Textauszug:
►
Saure Äpfel bei Volkswagen

Vor fünfzig Jahren schlossen die deutsche und die italienische Regierung einen Anwerbevertrag. Seither kamen hunderttausende italienische Arbeiter nach Deutschland. Die Geschichte ihrer Integration wird erst allmählich geschrieben. Etwa am Beispiel Wolfsburgs

von CAROLA RÖNNEBURG

Die zweistöckigen Baracken sind aus Holz. Viertausend Männer sind hier untergebracht, jeweils vier in einem Raum von knapp dreizehn Quadratmetern. Möbliert ist er mit Etagenbetten, einem Tisch, vier Stühlen und einem Schrank. Das Gelände ist eingezäunt, am Schlagbaum vor dem Eingang wird jeder kontrolliert, der kommt und geht. Wachleute patrouillieren mit Schäferhunden.

In dieser Anlage leben die italienischen Arbeiter des Volkswagenwerks im Jahr 1962. Sie ist in aller Eile hochgezogen worden und wird weiter ausgebaut. Zwei Jahre später werden schon sechstausend Italiener nach Schichtende in dieses Lager zurückkehren, das betriebsintern nicht so heißen darf: „Das Wort ‚Lager‘ könnte Assoziationen hervorrufen, die wir im allseitigen Interesse vermeiden möchten“, instruiert VW-Generaldirektor Heinrich Nordhoff seine Mitarbeiter. „Die Bezeichnung ‚Unterkünfte Berliner Brücke‘ dürfte allen Erfordernissen gerecht werden.“

Nordhoffs Sorge um mögliche Assoziationen ist begründet. Das VW-Werk, 1938 von italienischen „Fremdarbeitern“ errichtet, hielt während des Zweiten Weltkriegs Kriegsgefangene, Zwangsarbeiter und KZ-Häftlinge in Baracken. Die Produktion von Hitlers Traumauto, dem Automobil für die Massen, lag da längst brach – VW stellte Bomben und Minen her; seine Sklaven bauten neben Amphibienfahrzeugen vor allem Kübelwagen für die Wehrmacht und die SS. 1944 schufteten hier auch 1.441 italienische Militärinternierte im „Arbeitskommando 6024“, davon rund tausend im Werk. Als „Verräter“ wurden die kurz zuvor noch verbündeten Soldaten misshandelt und gezielt ausgehungert, um sie zu höheren Arbeitsleistungen zu zwingen.
◄
Bereitgestellte Daten:
►
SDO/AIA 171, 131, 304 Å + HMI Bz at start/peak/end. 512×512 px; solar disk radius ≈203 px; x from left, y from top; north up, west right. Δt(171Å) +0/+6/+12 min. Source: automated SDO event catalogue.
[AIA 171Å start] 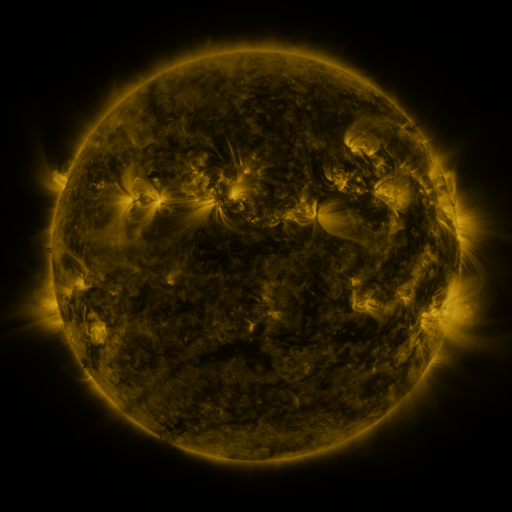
◄
Arbeitsauftrag:
Beantworten Sie mithilfe des Textes über italienische Arbeiter bei Volkswagen diese Fragen:
1. Wie viele Männer sind im Jahr 1962 in den Baracken untergebracht?
2. Welche Bezeichnung schlägt Heinrich Nordhoff für die Anlage vor?
3. Wie viele italienische Militärinternierte arbeiteten 1944 im „Arbeitskommando 6024“?

Musterlösung:
1. Viertausend Männer.
2. „Unterkünfte Berliner Brücke“.
3. 1.441.